Houston Chronicle article: "After a 3 1/2-hour wind delay, a private company successfully launched a 14-foot rocket Saturday night from a remote site on arid West Texas ranchland that organizers are calling Texas' newest spaceport....JP Aerospace, which has built and flown low-cost aerospace systems over the last 23 years, bills itself as "America's other space program." With a small core staff of about four people and nearly 50 volunteers, the company is trying to establish a private launch service. Using government facilities for commercial launches is expensive, said Alfred Differ, a volunteer who is the company's director of analysis."

NASAWatch.INFO: Hmmmm....  Isn't it peculiar how something as noncontroversial as the Spaceport Equality Act tax incentive (which would resemble tax-free treatment that ALREADY applies to airports, seaports, high speed rail, mass transit and other transportation projects, but NOT to spaceports) continues to languish on the pork-loving Capitol Hill?

(NASAWatch.COM: "If the Space Transportation Association's alliance of spacepork-luvers doesn't want to fight for them, then why would I?   I mean, the STA's president is a business affiliate of mine.   Whadyaa mean you didn't know that?!?   Get with the program!   The bureaucrats' & bloated entrenched government contractors' space program, that is.  I will continue to pay almost NO attention to how this tax bill almost inexplicably languishes in Congress.   Why?   Because I luv space, that's why.
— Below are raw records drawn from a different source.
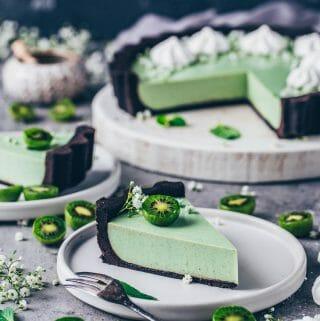 matcha cheesecake tart with oreo cookie crust and kiwi meringue decoration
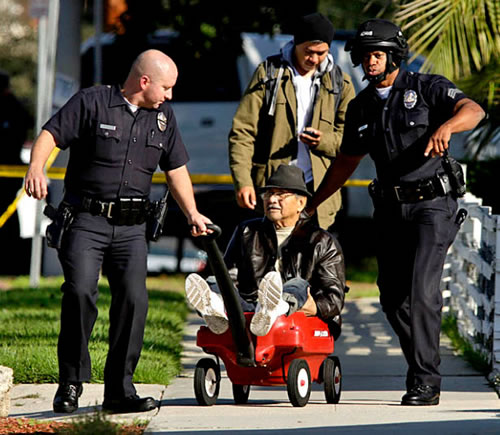 Old man being led away by police in a red wagon
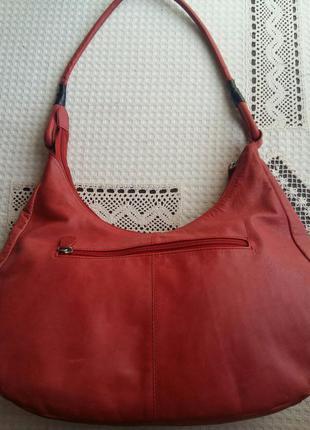 Кожаная сумка(натуральная кожа)нежного красно-лососевого цвета с перфорацией.2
Now go away!   I have zero time to answer these kinds of nosy questions!").


Government Executive article: "The Pentagon's Defense Advanced Research Projects Agency (DARPA) is using its growing budget to shift its focus back to long-term, high-risk projects, many of which are based in space, DARPA Director Anthony Tether said Friday.  Speaking to reporters at a breakfast sponsored by New Technology Week, Tether said the Bush administration has instructed him to transform DARPA, which played a central role in creating the Internet, "back to the way it was when it was a swashbuckling agency, constantly getting the director in trouble, and almost getting him fired."

NASAWatch.INFO: Here's an article discussing the merits of finally giving monopolistic (and underperforming) NASA far greater competition from other federal agencies.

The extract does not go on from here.